Stabilization of Tetragonal Phase and Aluminum-Doping Effect in a Bilayer Nickelate
Jia-Yi Lu, Yi-Qiang Lin, Kai-Xin Ye, Xin-Yu Zhao, Jia-Xin Li, Ya-Nan Zhang, Hao Li, Bai-Jiang Lv, Hui-Qiu Yuan, Guang-Han Cao
TL;DR
The study demonstrates ambient-pressure stabilization of the tetragonal $I4/mmm$ phase in the bilayer RP nickelate La$_3$Ni$_{2-x}$Al$_x$O$_{7-\delta}$ by aluminum doping together with post-annealing in moderately high oxygen pressure, guided by the Goldschmidt tolerance factor. Structural refinements show the tetragonal phase emerges for $0.3\le x\le 0.5$, with refined lattice parameters and near-complete occupancy of apical O sites, implying enhanced interlayer coupling and Ni $3d_{x^2- y^2}$–O $2p$ hybridization. Physically, Al doping drives strong carrier localization (well-described by 2D variable-range hopping) and induces local magnetic moments with spin-glass-like freezing, while high-pressure transport reveals that even small Al content ($x\approx0.05$) suppresses superconductivity, and higher Al content leads to semiconducting behavior up to tens of gigapascals.
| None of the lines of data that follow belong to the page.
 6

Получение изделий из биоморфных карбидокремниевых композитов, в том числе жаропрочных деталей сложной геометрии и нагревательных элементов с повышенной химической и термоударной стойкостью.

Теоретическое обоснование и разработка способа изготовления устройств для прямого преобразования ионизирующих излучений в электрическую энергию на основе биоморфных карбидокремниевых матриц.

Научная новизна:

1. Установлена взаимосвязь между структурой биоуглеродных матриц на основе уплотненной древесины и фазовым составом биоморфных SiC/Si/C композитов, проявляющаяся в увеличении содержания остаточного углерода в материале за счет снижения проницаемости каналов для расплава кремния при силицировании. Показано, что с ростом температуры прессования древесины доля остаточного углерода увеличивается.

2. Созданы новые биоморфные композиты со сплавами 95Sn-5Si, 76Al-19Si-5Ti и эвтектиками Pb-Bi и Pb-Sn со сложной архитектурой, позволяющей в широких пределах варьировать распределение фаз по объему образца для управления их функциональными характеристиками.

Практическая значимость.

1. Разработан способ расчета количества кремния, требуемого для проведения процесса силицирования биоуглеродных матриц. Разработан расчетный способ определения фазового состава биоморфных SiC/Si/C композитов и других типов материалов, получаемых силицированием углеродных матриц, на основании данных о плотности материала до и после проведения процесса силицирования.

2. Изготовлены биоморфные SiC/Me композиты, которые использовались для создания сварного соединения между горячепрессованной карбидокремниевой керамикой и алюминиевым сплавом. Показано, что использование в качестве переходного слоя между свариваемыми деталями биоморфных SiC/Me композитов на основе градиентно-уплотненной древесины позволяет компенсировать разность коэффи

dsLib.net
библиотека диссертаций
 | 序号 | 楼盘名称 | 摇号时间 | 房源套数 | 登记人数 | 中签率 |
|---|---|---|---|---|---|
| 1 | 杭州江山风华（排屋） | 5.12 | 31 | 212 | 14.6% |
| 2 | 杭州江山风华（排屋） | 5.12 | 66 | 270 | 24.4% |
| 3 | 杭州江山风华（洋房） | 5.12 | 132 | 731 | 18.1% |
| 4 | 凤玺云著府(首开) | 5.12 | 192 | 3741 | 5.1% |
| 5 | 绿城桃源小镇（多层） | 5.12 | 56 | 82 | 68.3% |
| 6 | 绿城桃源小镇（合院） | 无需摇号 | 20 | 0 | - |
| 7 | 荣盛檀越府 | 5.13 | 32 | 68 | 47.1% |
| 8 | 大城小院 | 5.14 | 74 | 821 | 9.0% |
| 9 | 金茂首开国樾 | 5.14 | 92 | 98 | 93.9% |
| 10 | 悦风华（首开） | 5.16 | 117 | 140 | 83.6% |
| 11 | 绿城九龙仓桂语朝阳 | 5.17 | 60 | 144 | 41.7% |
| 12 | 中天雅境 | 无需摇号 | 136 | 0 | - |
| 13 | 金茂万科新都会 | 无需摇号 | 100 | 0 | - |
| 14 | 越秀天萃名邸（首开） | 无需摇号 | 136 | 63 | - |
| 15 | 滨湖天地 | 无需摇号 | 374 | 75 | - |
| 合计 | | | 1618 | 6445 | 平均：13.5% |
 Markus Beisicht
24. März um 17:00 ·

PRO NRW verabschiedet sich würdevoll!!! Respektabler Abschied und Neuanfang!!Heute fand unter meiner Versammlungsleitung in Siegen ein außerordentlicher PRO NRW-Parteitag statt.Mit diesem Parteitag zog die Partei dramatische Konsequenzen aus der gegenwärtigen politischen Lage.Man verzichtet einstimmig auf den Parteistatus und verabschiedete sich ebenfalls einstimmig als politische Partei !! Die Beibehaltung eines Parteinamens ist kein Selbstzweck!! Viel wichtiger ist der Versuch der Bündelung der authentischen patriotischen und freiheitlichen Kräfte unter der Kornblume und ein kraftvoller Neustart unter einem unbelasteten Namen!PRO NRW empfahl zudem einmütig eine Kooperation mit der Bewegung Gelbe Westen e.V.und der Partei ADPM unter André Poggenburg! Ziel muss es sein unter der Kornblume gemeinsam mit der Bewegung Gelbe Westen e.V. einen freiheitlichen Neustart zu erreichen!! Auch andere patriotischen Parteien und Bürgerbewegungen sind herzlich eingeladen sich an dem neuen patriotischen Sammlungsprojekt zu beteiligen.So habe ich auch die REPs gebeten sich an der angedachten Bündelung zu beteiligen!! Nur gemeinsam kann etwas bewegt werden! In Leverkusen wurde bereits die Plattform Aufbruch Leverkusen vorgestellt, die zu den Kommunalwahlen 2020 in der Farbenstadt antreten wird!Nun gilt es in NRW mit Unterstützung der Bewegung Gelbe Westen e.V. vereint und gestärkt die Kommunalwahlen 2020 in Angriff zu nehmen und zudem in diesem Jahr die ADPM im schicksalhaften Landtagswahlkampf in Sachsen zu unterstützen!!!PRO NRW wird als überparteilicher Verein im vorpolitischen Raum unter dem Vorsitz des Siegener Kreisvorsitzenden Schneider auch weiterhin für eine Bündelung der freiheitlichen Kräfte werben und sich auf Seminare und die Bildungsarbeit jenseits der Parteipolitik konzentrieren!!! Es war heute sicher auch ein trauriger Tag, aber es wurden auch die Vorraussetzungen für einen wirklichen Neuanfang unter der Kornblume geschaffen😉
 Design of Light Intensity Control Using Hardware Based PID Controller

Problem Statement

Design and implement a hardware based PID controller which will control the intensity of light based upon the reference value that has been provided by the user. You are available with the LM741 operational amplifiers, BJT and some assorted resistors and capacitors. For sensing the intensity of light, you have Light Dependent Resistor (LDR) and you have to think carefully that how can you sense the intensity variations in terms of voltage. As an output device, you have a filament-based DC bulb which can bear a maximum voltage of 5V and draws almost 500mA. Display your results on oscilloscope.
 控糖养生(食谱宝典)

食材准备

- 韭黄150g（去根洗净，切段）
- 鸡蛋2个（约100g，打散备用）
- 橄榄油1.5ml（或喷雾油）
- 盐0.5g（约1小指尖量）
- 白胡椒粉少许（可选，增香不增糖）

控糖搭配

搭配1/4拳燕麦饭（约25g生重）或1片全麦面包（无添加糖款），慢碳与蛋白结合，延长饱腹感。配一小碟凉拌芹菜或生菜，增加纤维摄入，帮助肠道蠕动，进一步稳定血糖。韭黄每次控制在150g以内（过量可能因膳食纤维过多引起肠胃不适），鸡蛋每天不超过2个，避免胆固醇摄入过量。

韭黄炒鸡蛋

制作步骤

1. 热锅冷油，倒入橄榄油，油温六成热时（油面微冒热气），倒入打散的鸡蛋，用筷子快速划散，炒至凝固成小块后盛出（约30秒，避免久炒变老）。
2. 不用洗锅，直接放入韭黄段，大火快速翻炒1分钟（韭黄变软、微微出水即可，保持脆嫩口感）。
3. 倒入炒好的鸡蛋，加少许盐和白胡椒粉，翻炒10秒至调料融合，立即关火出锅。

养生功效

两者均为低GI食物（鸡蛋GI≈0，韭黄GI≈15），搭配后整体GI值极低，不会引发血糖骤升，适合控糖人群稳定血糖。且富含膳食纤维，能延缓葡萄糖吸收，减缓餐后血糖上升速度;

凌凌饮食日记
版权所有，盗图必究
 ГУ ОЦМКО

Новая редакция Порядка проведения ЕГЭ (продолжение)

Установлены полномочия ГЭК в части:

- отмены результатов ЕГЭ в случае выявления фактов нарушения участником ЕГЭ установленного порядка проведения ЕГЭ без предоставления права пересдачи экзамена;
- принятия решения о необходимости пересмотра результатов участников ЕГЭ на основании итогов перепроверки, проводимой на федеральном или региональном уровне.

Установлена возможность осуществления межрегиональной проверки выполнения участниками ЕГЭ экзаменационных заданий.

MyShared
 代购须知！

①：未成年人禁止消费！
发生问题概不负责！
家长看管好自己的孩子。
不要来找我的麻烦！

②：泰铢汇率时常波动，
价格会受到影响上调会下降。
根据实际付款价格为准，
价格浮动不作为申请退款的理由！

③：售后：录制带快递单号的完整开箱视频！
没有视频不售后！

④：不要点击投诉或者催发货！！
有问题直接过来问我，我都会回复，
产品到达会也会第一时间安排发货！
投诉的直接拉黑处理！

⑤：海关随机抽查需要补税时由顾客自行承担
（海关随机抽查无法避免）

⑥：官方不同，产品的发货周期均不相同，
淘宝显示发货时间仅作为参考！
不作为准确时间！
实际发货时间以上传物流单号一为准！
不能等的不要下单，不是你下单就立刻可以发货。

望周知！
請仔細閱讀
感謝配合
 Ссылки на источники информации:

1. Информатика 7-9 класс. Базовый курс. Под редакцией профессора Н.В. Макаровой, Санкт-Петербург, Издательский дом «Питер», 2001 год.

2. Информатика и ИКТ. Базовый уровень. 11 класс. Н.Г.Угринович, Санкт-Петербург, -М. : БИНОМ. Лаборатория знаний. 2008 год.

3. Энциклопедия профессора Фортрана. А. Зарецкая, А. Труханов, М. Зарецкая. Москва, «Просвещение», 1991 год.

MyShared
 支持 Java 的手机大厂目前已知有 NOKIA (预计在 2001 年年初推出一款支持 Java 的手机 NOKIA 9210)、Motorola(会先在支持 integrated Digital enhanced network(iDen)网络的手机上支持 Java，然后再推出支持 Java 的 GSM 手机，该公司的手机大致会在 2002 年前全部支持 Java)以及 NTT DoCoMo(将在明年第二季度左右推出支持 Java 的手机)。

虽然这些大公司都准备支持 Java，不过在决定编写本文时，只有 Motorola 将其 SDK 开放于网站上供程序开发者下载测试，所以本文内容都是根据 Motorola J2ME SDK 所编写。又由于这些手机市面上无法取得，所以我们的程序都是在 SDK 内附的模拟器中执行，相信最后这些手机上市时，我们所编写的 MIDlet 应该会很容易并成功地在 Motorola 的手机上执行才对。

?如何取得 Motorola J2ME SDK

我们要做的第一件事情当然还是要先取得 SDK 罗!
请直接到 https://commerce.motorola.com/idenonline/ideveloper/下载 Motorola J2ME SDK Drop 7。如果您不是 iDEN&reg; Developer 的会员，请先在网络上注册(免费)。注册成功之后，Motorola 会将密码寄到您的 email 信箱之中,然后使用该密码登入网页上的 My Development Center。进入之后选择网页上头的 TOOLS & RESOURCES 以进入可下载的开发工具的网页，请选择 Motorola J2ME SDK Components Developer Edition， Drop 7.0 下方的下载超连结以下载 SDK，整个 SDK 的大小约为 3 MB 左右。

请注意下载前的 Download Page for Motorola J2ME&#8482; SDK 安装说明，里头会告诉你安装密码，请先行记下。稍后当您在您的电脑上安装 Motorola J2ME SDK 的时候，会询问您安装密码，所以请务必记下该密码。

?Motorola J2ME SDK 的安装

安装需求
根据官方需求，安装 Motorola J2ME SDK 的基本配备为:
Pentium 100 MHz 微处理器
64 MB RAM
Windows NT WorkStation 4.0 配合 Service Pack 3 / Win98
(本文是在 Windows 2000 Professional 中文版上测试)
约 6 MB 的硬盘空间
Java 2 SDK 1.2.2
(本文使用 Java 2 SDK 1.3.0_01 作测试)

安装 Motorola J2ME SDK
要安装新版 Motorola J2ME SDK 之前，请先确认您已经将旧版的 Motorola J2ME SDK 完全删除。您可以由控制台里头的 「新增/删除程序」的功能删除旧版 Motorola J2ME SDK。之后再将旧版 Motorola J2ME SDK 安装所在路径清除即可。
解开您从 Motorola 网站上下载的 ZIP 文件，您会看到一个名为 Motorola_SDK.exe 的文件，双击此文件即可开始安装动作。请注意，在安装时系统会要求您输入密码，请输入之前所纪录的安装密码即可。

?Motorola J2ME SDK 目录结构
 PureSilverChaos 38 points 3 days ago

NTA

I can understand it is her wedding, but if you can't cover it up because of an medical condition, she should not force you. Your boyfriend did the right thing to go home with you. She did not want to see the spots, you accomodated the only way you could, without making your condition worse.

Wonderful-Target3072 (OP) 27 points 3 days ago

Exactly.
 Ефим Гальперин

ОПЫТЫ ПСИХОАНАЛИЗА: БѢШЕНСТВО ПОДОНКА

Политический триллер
The work highlights the sensitivity of metallicity and superconductivity to nonmagnetic impurities in RP nickelates and provides a route toward exploring ambient-pressure superconductivity by lattice engineering through doping and oxygenation.
Abstract
Recent studies suggest that the tetragonal phase of the Ruddlesden-Popper (RP) bilayer nickelate, La$_3$Ni$_2$O$_7$ or La$_2$PrNi$_2$O$_7$, which is stabilized under high pressures, is responsible for high-temperature superconductivity (HTSC). In this context, realization of the tetragonal phase at ambient pressure could be a rational step to achieve the goal of ambient-pressure HTSC in the nickelate system. By employing the concept of Goldschmidt tolerance factor, we succeed in stabilizing the tetragonal phase by aluminum doping together with post annealing under moderately high oxygen pressure. X-ray and neutron diffractions verify the tetragonal $I4/mmm$ structure for the post-annealed samples La$_3$Ni$_{2-x}$Al$_x$O$_{7-δ}$ (0.3 $\leq x \leq$ 0.5). The Al-doped samples, including the tetragonal ones, show semiconducting properties, carry localized magnetic moments, and exhibit spin-glass-like behaviors at low temperatures, all of which can be explained in terms of charge carrier localization. Furthermore, high-pressure resistance measurements on post-annealed samples reveal that even a low Al doping ($x$ = 0.05) suppresses superconductivity almost completely. This work gives information about the effect of nonmagnetic impurity on metallicity as well as superconductivity in bilayer nickelates, which would contribute to understanding the superconducting mechanism in RP nickelates.